**Trecho do texto**
<<<<
Ao traçar este mapa nacional do absurdo, ou de como o sem sentido de alguns sentires, pensares e agires perduram, a autora abre um leque de temáticas bastante extenso, no qual se reflectem as superstições portuguesas respeitantes aos nascimentos, baptismos, adolescência, namoro, iniciação sexual, casamento, virgindade feminina, prenhez, parto, aleitamento, cuidados maternais, vizinhança e consanguinidade, enigma do futuro, domínio das vontades, práticas agro-pecuárias e piscícolas, enfermidades, de perecimentos, funerais, santos e relíquias, culto dos mortos, dores, fiéis e infiéis, Deus e demónio, isto é, da existência e existires em seu todo ou de cabo a rabo, entre usos e preceitos de bem conseguir as realizações dos anseios, por mais secretos e retorcidos que sejam. Desde o cozer do pão (S. Vicente te acrescente, / S. Mamede te levede, / S. João te faça pão, / Pela Graça de Deus e da Virgem Maria / Padre Nosso Ave Maria) até aos aconchegos de apaixonados:

"Amo-te lôc’apáxonado
Ôtr’amor igual é raro;
Oh, me fujas, menina,
N’ã arrecuses est’emparo. "
>>>>
**Objetivo declarado a**
Converta em uma lista JSON de strings as linhas da listagem que começam na linha com "What length of space lies" e vão até o fim da listagem, inclusive. Use uma string por linha e omita as linhas em branco.

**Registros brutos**
<<<<
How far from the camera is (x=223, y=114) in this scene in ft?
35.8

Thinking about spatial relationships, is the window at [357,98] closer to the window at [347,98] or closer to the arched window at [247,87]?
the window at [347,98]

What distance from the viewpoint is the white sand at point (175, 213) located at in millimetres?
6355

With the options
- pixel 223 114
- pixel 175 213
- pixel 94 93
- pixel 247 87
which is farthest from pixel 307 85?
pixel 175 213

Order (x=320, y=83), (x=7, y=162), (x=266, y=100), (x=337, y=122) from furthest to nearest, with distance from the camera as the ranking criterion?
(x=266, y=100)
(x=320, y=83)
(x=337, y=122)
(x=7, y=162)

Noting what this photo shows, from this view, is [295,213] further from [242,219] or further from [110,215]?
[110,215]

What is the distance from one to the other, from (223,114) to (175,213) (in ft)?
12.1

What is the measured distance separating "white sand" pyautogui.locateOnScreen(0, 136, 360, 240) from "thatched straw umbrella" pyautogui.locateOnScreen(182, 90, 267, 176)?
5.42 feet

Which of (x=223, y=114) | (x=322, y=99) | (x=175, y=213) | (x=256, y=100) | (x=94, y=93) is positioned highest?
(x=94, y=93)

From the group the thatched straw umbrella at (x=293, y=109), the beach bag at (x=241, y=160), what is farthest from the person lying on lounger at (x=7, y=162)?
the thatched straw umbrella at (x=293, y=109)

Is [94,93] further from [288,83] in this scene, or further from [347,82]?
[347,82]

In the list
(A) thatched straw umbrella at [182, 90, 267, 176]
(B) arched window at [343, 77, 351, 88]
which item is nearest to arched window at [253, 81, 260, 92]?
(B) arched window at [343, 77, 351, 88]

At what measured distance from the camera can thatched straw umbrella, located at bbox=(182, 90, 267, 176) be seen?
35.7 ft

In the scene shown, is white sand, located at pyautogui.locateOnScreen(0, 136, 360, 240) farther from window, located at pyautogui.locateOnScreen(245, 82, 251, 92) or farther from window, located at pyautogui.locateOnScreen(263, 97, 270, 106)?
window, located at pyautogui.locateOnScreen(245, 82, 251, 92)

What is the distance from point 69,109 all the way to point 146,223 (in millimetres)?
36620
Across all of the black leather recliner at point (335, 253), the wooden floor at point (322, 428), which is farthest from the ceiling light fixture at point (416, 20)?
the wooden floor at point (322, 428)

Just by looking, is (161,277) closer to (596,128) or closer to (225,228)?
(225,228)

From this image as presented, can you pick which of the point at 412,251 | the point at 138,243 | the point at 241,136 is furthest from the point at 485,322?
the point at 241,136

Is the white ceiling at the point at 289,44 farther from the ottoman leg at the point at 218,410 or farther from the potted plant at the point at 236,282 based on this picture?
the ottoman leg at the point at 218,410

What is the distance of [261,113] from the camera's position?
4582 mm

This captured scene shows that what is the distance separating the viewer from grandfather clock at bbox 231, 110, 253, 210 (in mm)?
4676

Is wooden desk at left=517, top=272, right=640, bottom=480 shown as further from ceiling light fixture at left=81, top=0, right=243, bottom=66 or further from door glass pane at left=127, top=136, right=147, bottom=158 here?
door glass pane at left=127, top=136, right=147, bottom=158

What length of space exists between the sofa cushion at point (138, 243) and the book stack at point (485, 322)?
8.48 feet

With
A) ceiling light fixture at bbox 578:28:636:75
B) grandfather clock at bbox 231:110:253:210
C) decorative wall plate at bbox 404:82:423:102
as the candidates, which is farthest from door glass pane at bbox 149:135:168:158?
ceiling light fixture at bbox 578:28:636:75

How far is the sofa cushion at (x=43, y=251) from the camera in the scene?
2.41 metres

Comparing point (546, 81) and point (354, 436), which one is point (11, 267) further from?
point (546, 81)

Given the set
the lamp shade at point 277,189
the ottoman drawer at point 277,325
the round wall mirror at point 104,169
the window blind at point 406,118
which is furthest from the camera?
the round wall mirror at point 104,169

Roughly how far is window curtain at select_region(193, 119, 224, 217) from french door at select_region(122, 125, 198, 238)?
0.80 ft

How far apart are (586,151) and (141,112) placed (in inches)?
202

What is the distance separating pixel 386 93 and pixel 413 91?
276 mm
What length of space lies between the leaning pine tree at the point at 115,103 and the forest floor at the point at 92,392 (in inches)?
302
>>>>
**Objetivo declarado b**
No trecho sobre superstições portuguesas, qual santo é invocado para fazer o pão nos versos sobre o cozer do pão?

**Saída correta a**
[
  "What length of space lies between the leaning pine tree at the point at 115,103 and the forest floor at the point at 92,392 (in inches)?",
  "302"
]

**Saída correta b**
S. João